TO BE DONE:
**1)** Who translated With the Animals, according to the book review?
**2)** Please repeat everything in the book review from "The premise is" down to "know their names." word for word.

* Begin EXCERPTED PASSAGE *

[Dalkey; 2012]

We are beasts: in our desires, in how we move through the world, in how we relate to our environments and the people around us. I am intrigued by fiction in which the line between people and animals is deliberately blurred, in which the façade of human civility is eroded. With the Animals, written by Swiss writer Noëlle Revaz and translated by W. Donald Wilson, is one such book, merciless and unwavering in baring the animal nature of the human race. This is a novel that tells a familiar story — that of a brutal marriage — in a shocking but strangely refreshing manner. You will not find trite melodrama or rehashed themes. With the Animals does not have a traditional sense of plot, diction, or characterization, but the story presented is nonetheless fully and brilliantly realized.

The premise is horrifying and inescapable. A man, Paul, who relates more to animals than to other people, is married. He calls his wife, Vulvia, “that stupid lump of a Vulva.” Paul is brutal, thinking so little of his wife as to try to erase her identity completely. He dismisses the woman she was before she met him and hardly considers the woman she has become to be worth his time and attention. Paul is a man who seems as confused by his wife as he is repulsed by her. The couple also has children, but how many is unclear. The children are mostly an indeterminate mass of youth — the “young ones” Paul calls them, because he cannot be bothered to know their names.

* End EXCERPTED PASSAGE *
* Begin DATA BLOCK *

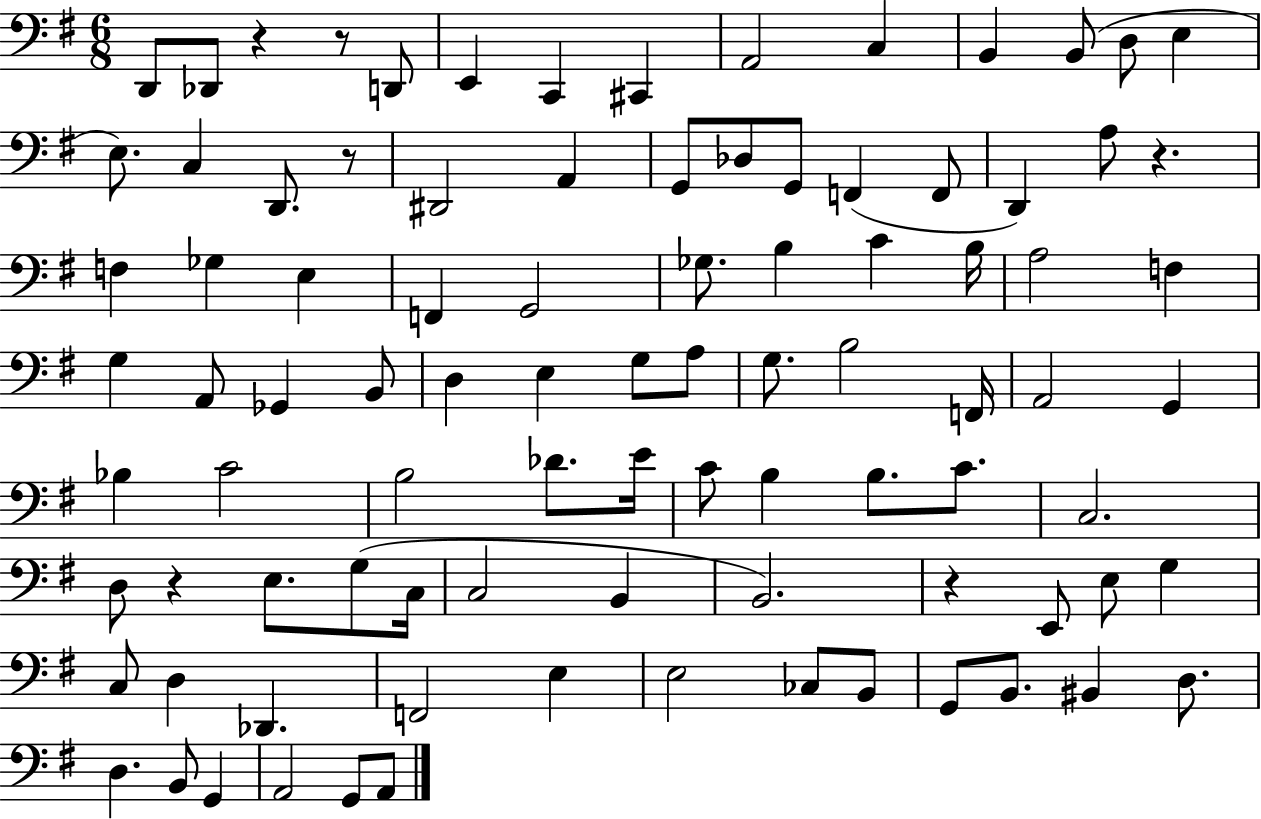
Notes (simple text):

D2/e Db2/e R/q R/e D2/e E2/q C2/q C#2/q A2/h C3/q B2/q B2/e D3/e E3/q E3/e. C3/q D2/e. R/e D#2/h A2/q G2/e Db3/e G2/e F2/q F2/e D2/q A3/e R/q. F3/q Gb3/q E3/q F2/q G2/h Gb3/e. B3/q C4/q B3/s A3/h F3/q G3/q A2/e Gb2/q B2/e D3/q E3/q G3/e A3/e G3/e. B3/h F2/s A2/h G2/q Bb3/q C4/h B3/h Db4/e. E4/s C4/e B3/q B3/e. C4/e. C3/h. D3/e R/q E3/e. G3/e C3/s C3/h B2/q B2/h. R/q E2/e E3/e G3/q C3/e D3/q Db2/q. F2/h E3/q E3/h CES3/e B2/e G2/e B2/e. BIS2/q D3/e. D3/q. B2/e G2/q A2/h G2/e A2/e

* End DATA BLOCK *

WORKED ANSWERS:
**1)** W. Donald Wilson.

**2)**
The premise is horrifying and inescapable. A man, Paul, who relates more to animals than to other people, is married. He calls his wife, Vulvia, “that stupid lump of a Vulva.” Paul is brutal, thinking so little of his wife as to try to erase her identity completely. He dismisses the woman she was before she met him and hardly considers the woman she has become to be worth his time and attention. Paul is a man who seems as confused by his wife as he is repulsed by her. The couple also has children, but how many is unclear. The children are mostly an indeterminate mass of youth — the “young ones” Paul calls them, because he cannot be bothered to know their names.